You could also write your own automation. You have to use the command line tools to get the data, so while you’re in there, you might as well put a program together. That too, however, is far from foolproof. Your program would need to understand how to deal with errors at each step. You’d need to retry something if it fails, report it back, surface the findings, and keep track of how often you did it. This is a classic case of what we call “undifferentiated heavy lift.” It’s monotonous work that’s prime to be outsourced.

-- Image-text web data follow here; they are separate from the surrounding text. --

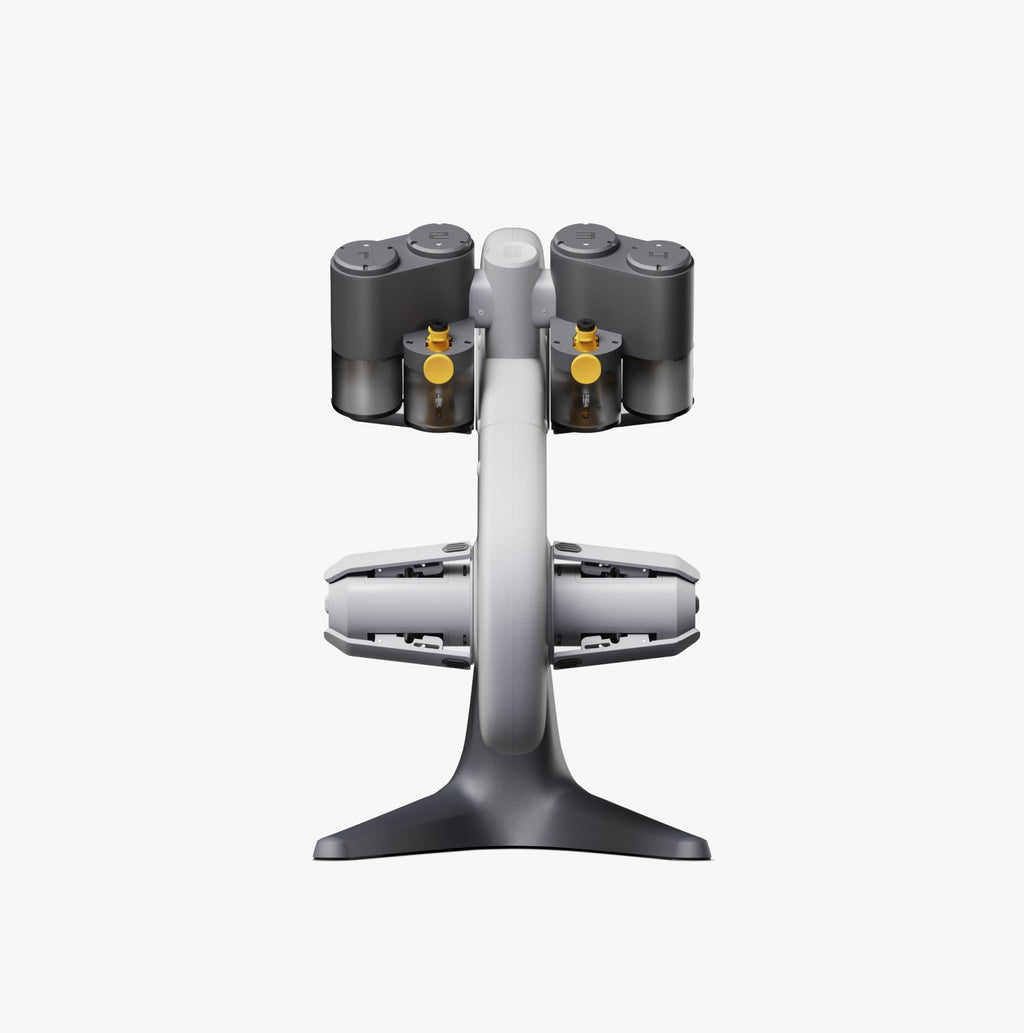 Bambu Lab AMS lite — alternate product view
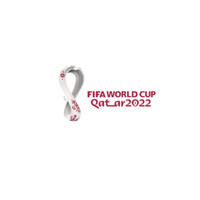 Soi kèo world cup 2022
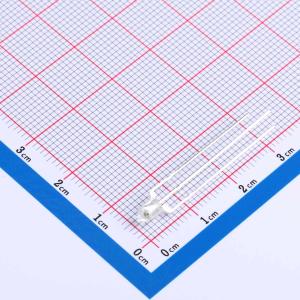 LWR3HURLPG6C076G商品缩略图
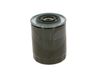 Bosch Oil Filter 0 451 203 201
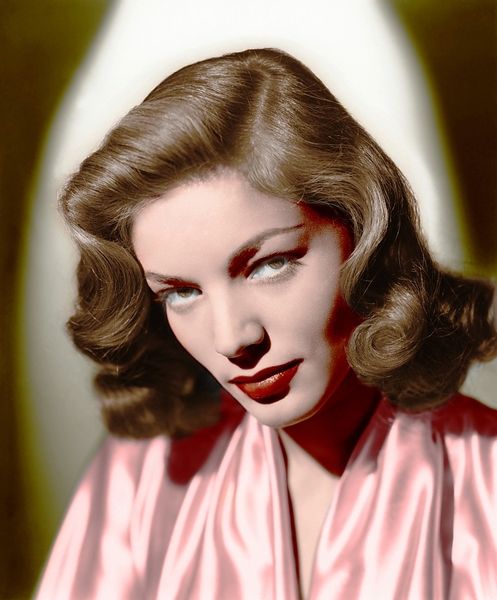 Lauren Bacall01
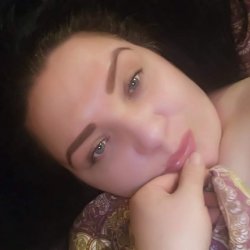 Viki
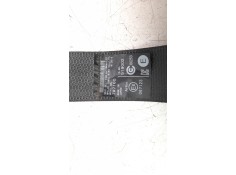 Recambio de cinturon seguridad trasero derecho para lexus nx 2.5 16v cat (híbrido) referencia OEM IAM 7336078060C0   2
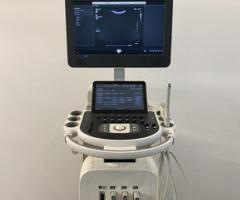 AGV Medicalcare GmbH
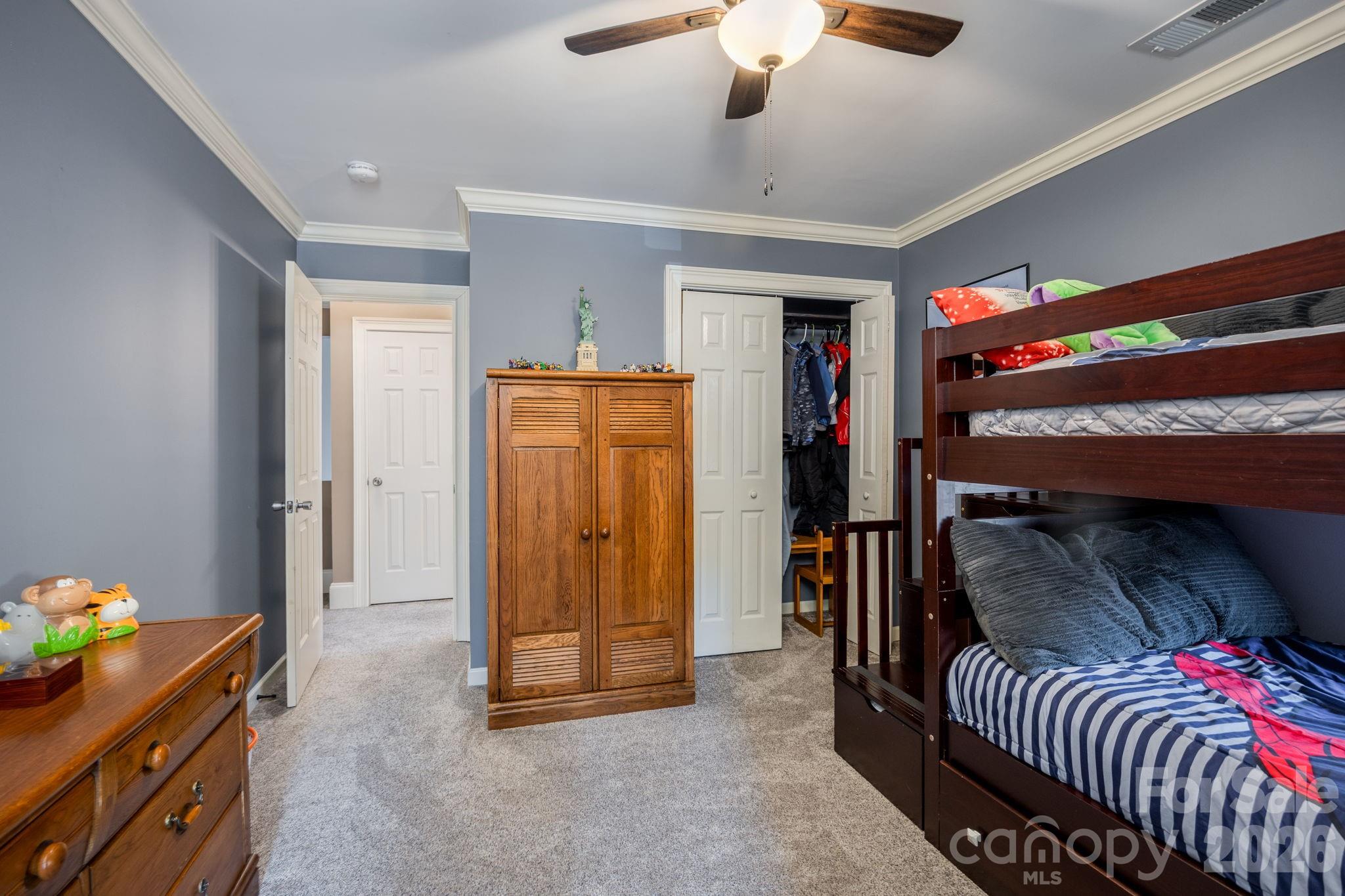 Fairview Farms - Residential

Enter CloudFix. CloudFix makes it simple to get rid of idle VPC endpoints and reclaim that spend. We thoroughly developed and tested the Cleanup Idle VPC Endpoints finder/fixer to minimize any risk. We prioritize not disrupting services that are in use by making sure that the VPC endpoints targeted for deletion haven’t transferred any data in the past 31 days. We also built the automation to account for any errors and all the steps along the way. All you have to do is enable the fixer, evaluate and approve the changes, and start saving.
Take human error – and human effort – out of the equation. With CloudFix, you’ll save just as many gold coins as Mario and Luigi, with a whole lot less effort. We call that a new high score in the game of AWS cost savings.